他繼續背著手走在不甚寬闊的縣城街道上,正午強烈的陽光照在身上,使得他更是感到了一陣焦慮和燥熱。街道兩邊的熱烈激昂的談笑聲、打鐵捶銅的叮當響、刺耳難聽的機械加工聲充耳不絕,若是以往邵耀光肯定覺得無比地悅耳,可現在卻只覺得一陣煩心,情緒顯而易見地不那么高昂了起來。
這個時候,他的心里已經在細細琢磨著,該怎樣幫助縣里那幾家規模不小的釀酒廠、面粉廠渡過可能遇到的難關,盡可能讓他們留在縣里,因為這十分重要。當然如果實在不行的話,他邵某人也要想辦法調整縣里的產業結構,讓那些可能會失業的產業工人或手工業者轉行,轉而從事其他工作,以便養活自己和家人。
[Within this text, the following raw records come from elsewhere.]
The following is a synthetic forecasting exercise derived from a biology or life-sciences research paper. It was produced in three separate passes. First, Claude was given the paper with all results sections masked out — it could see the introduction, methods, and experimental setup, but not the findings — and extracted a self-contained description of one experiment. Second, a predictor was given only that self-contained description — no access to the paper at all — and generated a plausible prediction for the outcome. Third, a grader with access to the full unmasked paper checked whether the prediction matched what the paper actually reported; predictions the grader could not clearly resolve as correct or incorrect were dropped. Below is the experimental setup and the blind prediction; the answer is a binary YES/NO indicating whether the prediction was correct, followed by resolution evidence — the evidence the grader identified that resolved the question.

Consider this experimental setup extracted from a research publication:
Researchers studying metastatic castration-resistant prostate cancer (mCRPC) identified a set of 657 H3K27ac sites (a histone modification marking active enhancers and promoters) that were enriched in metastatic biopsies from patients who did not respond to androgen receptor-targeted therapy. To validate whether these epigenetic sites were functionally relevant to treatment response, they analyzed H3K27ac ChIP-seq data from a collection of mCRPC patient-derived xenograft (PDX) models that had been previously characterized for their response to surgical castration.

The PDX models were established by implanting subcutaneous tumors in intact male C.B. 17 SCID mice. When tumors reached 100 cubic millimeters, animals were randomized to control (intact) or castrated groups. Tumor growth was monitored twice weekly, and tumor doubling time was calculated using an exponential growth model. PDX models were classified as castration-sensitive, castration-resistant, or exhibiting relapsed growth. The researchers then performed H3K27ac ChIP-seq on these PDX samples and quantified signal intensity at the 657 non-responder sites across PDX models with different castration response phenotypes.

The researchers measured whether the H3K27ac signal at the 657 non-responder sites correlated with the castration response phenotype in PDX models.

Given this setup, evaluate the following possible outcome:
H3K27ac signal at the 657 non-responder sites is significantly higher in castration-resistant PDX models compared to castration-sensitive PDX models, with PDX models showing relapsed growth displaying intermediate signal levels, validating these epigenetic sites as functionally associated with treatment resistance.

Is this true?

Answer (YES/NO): NO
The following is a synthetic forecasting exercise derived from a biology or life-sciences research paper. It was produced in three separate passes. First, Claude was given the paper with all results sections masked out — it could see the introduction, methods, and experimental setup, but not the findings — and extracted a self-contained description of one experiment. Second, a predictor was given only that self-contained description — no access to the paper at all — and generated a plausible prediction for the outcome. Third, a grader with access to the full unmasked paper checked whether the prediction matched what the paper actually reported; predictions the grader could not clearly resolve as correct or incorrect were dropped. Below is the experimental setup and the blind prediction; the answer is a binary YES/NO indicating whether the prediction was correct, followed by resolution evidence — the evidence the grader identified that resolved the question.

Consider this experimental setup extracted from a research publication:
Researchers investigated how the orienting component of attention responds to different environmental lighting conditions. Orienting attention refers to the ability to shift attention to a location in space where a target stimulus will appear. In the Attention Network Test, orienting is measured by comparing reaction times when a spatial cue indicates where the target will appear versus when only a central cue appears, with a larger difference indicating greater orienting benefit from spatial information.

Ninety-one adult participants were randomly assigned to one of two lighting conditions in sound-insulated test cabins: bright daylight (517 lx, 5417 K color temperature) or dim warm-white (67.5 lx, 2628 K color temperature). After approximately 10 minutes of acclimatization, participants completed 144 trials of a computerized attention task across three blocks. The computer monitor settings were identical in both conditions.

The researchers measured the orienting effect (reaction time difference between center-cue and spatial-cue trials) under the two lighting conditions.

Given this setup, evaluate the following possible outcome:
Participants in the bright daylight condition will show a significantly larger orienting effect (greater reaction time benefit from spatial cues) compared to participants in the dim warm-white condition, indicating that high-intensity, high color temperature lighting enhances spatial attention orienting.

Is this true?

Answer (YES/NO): NO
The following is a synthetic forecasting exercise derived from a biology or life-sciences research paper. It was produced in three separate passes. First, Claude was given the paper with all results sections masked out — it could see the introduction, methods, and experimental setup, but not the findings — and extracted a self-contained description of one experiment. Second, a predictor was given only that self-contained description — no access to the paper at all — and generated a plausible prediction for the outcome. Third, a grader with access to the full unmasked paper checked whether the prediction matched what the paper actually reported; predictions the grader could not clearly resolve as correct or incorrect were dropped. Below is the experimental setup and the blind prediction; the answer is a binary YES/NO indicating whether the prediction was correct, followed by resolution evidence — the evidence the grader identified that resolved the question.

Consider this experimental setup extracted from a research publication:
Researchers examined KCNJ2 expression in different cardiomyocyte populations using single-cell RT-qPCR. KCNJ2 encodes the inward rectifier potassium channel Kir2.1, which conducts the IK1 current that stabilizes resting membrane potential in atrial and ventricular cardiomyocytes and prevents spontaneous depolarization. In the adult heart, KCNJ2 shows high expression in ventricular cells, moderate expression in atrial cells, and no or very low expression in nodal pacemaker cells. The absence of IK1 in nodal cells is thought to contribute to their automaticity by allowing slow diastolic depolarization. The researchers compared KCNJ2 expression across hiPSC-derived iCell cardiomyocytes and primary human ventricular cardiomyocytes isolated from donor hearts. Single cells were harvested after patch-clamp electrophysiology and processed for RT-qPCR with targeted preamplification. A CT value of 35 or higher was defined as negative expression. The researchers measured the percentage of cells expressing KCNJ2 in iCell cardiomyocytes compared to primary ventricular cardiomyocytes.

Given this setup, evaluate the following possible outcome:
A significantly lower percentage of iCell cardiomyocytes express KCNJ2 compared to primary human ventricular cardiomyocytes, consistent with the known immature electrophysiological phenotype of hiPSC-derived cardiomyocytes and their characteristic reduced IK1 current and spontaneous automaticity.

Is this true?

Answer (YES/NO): YES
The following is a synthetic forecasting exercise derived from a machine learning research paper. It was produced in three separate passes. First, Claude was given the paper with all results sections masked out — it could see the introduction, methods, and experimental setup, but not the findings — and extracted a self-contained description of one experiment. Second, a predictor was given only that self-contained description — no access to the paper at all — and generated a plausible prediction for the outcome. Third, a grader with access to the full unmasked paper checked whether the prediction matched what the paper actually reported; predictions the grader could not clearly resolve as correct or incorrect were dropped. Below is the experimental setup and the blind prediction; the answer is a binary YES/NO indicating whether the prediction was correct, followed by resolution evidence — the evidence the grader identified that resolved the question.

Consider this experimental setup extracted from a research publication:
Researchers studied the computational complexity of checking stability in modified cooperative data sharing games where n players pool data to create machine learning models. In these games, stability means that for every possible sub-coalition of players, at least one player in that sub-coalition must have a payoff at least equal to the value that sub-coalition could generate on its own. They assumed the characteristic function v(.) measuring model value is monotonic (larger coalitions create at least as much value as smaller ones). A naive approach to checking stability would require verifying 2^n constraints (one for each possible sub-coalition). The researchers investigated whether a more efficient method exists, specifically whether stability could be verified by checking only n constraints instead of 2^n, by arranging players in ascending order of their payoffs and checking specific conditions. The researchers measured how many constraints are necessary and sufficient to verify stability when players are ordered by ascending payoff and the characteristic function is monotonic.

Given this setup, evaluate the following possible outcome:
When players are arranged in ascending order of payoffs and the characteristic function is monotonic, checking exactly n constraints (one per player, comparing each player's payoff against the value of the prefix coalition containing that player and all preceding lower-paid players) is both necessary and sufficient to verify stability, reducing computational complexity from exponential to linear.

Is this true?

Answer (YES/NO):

總之,讓這些人跑了去別的縣份(比如潘帕平原)定居、生活,是他萬萬不能接受的,必須盡一切努力阻止!
“只可惜自己的時間不是很多了啊,就區區兩個月了,也不知道來不來得及解決。”邵耀光有些遺憾地想道:“若是多個一年半載的時間就好了,我也能仔細想想轍,總能弄出個辦法來,但現在的時間實在太緊了,做什么都來不及。”